**Exercise objective**
Rewrite the entries below, renaming "camera" to "photographer" wherever it appears and keeping everything else the same.

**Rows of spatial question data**

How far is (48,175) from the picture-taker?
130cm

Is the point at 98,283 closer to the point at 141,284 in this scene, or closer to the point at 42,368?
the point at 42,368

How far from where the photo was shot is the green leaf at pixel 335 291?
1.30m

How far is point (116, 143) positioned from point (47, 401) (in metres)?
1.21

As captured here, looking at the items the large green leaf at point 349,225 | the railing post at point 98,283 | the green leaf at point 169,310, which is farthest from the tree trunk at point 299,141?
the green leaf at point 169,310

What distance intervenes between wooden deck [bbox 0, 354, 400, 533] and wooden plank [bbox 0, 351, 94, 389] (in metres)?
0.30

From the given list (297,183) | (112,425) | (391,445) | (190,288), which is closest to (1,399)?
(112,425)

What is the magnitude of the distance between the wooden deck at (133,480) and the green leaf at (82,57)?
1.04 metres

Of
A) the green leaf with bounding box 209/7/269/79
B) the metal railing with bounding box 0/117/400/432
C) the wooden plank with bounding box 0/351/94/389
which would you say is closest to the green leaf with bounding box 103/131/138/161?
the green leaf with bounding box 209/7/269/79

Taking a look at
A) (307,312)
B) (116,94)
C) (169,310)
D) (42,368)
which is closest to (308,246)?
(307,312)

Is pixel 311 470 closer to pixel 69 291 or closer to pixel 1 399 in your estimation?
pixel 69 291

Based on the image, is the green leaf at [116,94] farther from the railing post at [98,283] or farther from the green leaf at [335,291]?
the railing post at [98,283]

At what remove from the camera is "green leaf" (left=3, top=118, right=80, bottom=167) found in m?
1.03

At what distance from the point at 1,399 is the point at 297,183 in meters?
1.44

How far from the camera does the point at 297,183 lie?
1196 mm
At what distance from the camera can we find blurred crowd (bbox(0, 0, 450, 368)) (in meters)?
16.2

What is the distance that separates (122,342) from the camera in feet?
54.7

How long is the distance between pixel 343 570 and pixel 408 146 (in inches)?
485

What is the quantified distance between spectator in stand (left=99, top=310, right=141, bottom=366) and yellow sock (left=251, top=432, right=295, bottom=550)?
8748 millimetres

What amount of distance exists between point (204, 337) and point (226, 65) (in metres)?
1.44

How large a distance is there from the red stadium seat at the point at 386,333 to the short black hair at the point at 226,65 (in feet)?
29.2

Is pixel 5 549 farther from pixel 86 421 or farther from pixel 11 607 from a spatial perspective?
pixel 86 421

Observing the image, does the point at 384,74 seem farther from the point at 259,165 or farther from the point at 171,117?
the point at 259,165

**Task result**
How far is (48,175) from the picture-taker?
130cm

Is the point at 98,283 closer to the point at 141,284 in this scene, or closer to the point at 42,368?
the point at 42,368

How far from where the photo was shot is the green leaf at pixel 335 291?
1.30m

How far is point (116, 143) positioned from point (47, 401) (in metres)?
1.21

As captured here, looking at the items the large green leaf at point 349,225 | the railing post at point 98,283 | the green leaf at point 169,310, which is farthest from the tree trunk at point 299,141?
the green leaf at point 169,310

What distance intervenes between wooden deck [bbox 0, 354, 400, 533] and wooden plank [bbox 0, 351, 94, 389] (in metres)?
0.30

From the given list (297,183) | (112,425) | (391,445) | (190,288), which is closest to (1,399)?
(112,425)

What is the magnitude of the distance between the wooden deck at (133,480) and the green leaf at (82,57)?
1.04 metres

Of
A) the green leaf with bounding box 209/7/269/79
B) the metal railing with bounding box 0/117/400/432
C) the wooden plank with bounding box 0/351/94/389
which would you say is closest to the green leaf with bounding box 103/131/138/161?
the green leaf with bounding box 209/7/269/79

Taking a look at
A) (307,312)
B) (116,94)
C) (169,310)
D) (42,368)
which is closest to (308,246)?
(307,312)

Is pixel 311 470 closer to pixel 69 291 or closer to pixel 1 399 in your estimation?
pixel 69 291

Based on the image, is the green leaf at [116,94] farther from the railing post at [98,283] or farther from the green leaf at [335,291]?
the railing post at [98,283]

At what remove from the photographer is "green leaf" (left=3, top=118, right=80, bottom=167) found in m?
1.03

At what distance from the point at 1,399 is the point at 297,183 in meters?
1.44

How far from the photographer does the point at 297,183 lie?
1196 mm
At what distance from the photographer can we find blurred crowd (bbox(0, 0, 450, 368)) (in meters)?
16.2

What is the distance that separates (122,342) from the photographer in feet?
54.7

How long is the distance between pixel 343 570 and pixel 408 146 (in inches)?
485

What is the quantified distance between spectator in stand (left=99, top=310, right=141, bottom=366) and yellow sock (left=251, top=432, right=295, bottom=550)?
8748 millimetres

What amount of distance exists between point (204, 337) and point (226, 65) (in metres)?
1.44

How large a distance is there from the red stadium seat at the point at 386,333 to the short black hair at the point at 226,65 (in feet)?
29.2

Is pixel 5 549 farther from pixel 86 421 or farther from pixel 11 607 from a spatial perspective?
pixel 86 421

Observing the image, does the point at 384,74 seem farther from the point at 259,165 or farther from the point at 171,117?
the point at 259,165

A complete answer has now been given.